In the meantime, PosixThread::ThreadHandler?() was scheduled and it tried for m_lock. This blocked because in this scenario PosixThread::Stop() already had the lock. This resulted in the observed deadlock.

r2164 addresses this problem by ensuring that PosixThread::ThreadHandler?() acquires m_lock before anything else (essentially PosixThread::Start() will not return until the thread has signaled that it has the lock). Even if PosixThread::Stop() is called very soon after PosixThread::Start() the deadlock cannot occur because PosixThread::ThreadHandler?() already has the lock at this point. This ensures the logic in PosixThread::Stop() (and PosixThread::Kill(), coincidently) works as expected.

The reason I took the time to fix this properly is that I have a suspicion that similar race conditions may be behind some of the intermittent start-up problems I've been investigating lately. These don't cause deadlocks, but could (for example) cause thread-based objects to be used prematurely, giving erratic or undefined results.

yves: please re-test using svn r2164 and report your findings.

(in reply to: ↑ 9 ) 06/12/12 13:25:57 changed by yves.g

Replying to jwoithe:

The other thing in the back of my mind is that "ffado-test BusReset?" is not a user command - people generally should not need to do this at all. It's therefore hard to justify spending a lot of developer time fixing something which, at the end of the day, is just a convenience tool for developers. Anyway, more to follow.

You are right, "ffado-test BusReset?" should not be necessary. I probably use it too frequently. There was a time where I took the habit to use it systematically before starting jack, and at that moment it helped me a lot. I will try to forget this command...

(in reply to: ↑ 10 ) 06/12/12 13:29:45 changed by yves.g

Replying to jwoithe:

yves: please re-test using svn r2164 and report your findings.

I compiled and started jack without any problem. I will continue testing.
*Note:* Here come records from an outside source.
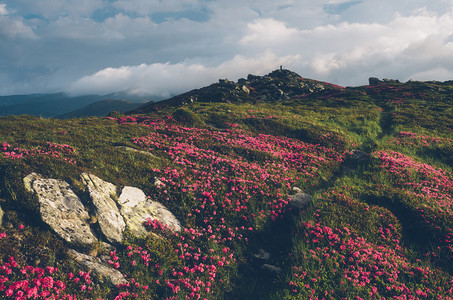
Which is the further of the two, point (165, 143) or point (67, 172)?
point (165, 143)

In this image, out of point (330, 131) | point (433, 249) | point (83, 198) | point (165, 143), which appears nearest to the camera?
point (83, 198)

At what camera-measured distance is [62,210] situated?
7.68 metres

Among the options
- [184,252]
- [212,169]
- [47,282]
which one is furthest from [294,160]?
[47,282]

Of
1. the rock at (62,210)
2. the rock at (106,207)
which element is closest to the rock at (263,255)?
the rock at (106,207)

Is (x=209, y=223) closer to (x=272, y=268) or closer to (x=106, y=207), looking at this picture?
(x=272, y=268)

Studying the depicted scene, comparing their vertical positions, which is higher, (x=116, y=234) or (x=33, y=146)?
(x=33, y=146)

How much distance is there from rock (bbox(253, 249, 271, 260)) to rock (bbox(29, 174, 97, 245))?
5369 millimetres

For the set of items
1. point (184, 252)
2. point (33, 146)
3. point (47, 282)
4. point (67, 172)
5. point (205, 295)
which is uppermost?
point (33, 146)

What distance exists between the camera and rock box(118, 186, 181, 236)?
28.2 ft

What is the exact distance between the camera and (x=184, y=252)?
8.50 meters

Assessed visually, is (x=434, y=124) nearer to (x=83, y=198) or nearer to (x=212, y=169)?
(x=212, y=169)

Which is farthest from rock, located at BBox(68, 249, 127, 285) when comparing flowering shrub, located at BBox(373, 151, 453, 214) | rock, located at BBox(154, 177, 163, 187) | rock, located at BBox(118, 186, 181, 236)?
flowering shrub, located at BBox(373, 151, 453, 214)

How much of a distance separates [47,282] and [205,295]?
13.0 feet

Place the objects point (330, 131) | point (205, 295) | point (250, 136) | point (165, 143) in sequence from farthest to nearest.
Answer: point (330, 131)
point (250, 136)
point (165, 143)
point (205, 295)
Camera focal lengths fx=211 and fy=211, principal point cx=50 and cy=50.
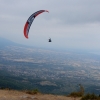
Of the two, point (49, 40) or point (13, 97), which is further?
point (49, 40)

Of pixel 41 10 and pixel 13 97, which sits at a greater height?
pixel 41 10

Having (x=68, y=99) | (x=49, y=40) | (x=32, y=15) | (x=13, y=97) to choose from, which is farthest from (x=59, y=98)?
(x=32, y=15)

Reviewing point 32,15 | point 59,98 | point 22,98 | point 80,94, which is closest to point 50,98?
point 59,98

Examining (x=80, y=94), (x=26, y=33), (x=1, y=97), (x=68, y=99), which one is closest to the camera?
(x=1, y=97)

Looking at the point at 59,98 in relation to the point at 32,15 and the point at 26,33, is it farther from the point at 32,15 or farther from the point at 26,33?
the point at 32,15

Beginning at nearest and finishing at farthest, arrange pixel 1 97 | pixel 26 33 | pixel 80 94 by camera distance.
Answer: pixel 1 97, pixel 80 94, pixel 26 33

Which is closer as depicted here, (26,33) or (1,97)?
Result: (1,97)

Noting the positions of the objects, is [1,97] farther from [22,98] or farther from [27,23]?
[27,23]

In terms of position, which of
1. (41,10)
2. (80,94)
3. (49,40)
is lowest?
(80,94)

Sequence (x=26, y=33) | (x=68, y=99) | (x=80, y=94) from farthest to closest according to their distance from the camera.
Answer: (x=26, y=33)
(x=80, y=94)
(x=68, y=99)
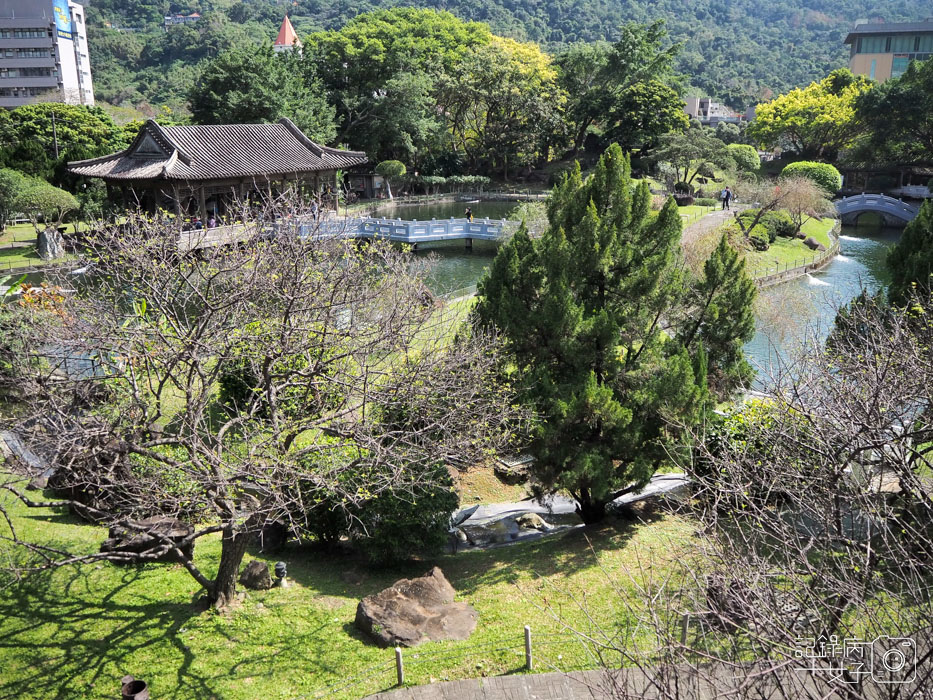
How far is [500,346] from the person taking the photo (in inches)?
513

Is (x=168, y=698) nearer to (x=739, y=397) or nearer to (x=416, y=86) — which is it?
(x=739, y=397)

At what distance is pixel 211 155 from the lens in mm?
32406

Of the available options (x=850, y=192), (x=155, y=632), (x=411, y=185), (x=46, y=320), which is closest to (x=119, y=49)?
(x=411, y=185)

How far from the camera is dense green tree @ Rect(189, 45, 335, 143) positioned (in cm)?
4312

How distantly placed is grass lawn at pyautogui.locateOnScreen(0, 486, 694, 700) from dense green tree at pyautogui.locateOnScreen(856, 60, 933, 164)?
4874cm

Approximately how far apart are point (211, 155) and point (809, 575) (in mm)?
30387

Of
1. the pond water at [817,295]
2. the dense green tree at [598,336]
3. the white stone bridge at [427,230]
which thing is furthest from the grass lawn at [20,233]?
the pond water at [817,295]

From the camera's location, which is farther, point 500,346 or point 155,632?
point 500,346

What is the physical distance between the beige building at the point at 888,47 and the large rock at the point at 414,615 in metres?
87.8

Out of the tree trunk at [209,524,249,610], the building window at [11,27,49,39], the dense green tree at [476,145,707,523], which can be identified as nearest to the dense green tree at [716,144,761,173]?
the dense green tree at [476,145,707,523]

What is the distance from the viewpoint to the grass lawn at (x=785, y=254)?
3353 centimetres

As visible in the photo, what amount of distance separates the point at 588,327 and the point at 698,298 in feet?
10.3

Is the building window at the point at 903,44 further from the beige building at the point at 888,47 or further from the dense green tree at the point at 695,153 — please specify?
the dense green tree at the point at 695,153

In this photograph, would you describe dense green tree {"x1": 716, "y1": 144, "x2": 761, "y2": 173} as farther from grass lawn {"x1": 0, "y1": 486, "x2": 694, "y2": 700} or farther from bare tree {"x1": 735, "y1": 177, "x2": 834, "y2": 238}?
grass lawn {"x1": 0, "y1": 486, "x2": 694, "y2": 700}
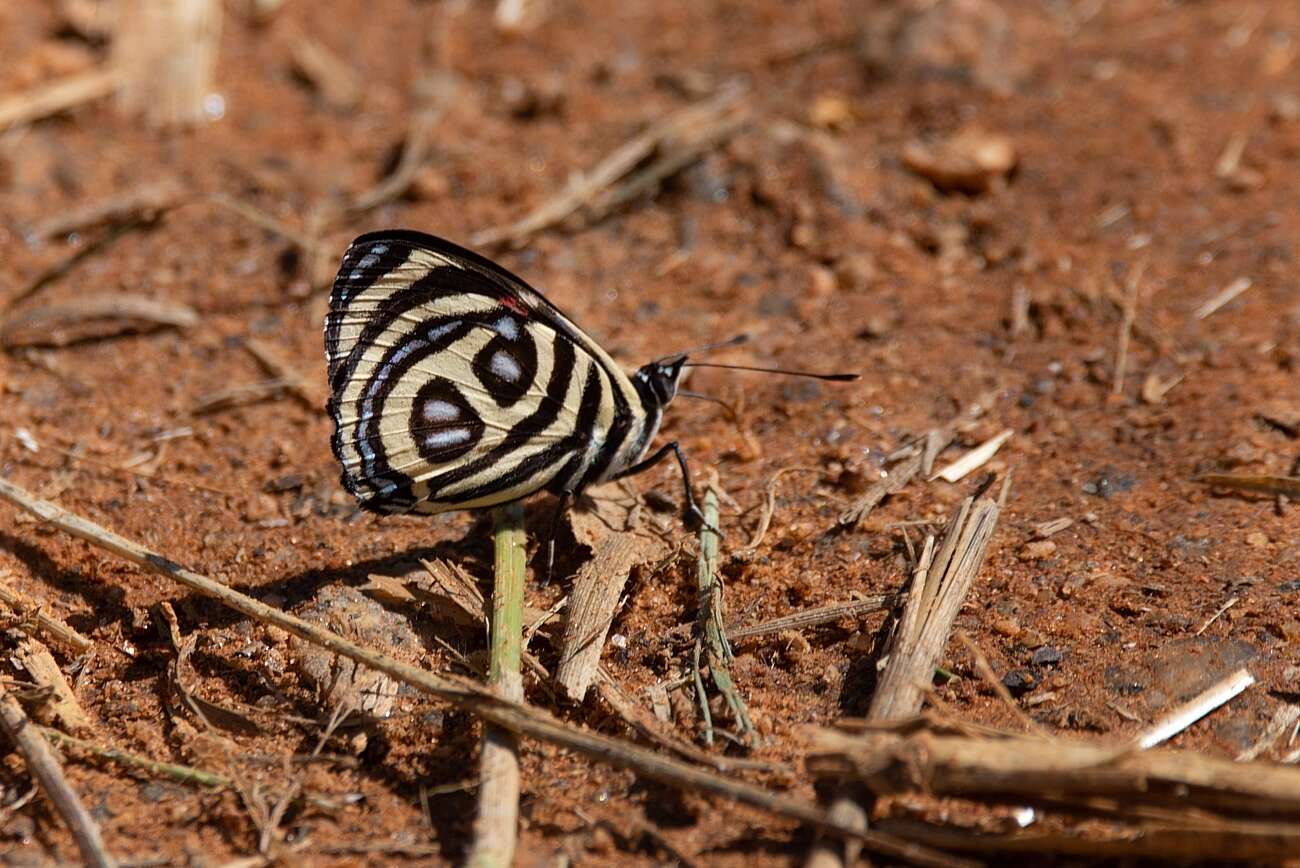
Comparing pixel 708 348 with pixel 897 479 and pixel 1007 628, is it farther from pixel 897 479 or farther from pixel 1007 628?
pixel 1007 628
Since the error was random, it will take some time for me to be convinced that it has disappeared.

Let's talk about it later...

06/13/12 15:42:35 changed by stefanr

yves.g, in a perfect world you wouldn't need it, but anyway: "firecontrol <<< br" is an alternative to "ffado-test BusReset?". Or you write your own 7-line utility which opens /dev/fw1 and issues an FW_CDEV_IOC_INITIATE_BUS_RESET ioctl.

06/20/12 14:13:48 changed by yves.g

  • status changed from new to closed.
  • resolution set to fixed.

One week later, having tested almost every day, I confirm that the error no longer appears. I propose to consider this bug as "fixed".

06/20/12 17:05:26 changed by jwoithe

Great! Thanks yves.g for the ongoing testing and verification of the fix.

I suspect that the issue addressed by this fix may well have contributed to some of the unpredicatable startup glitches reported from time to time. So even if the usage which prompted this ticket is somewhat uncommon I think the resulting fix is valuable.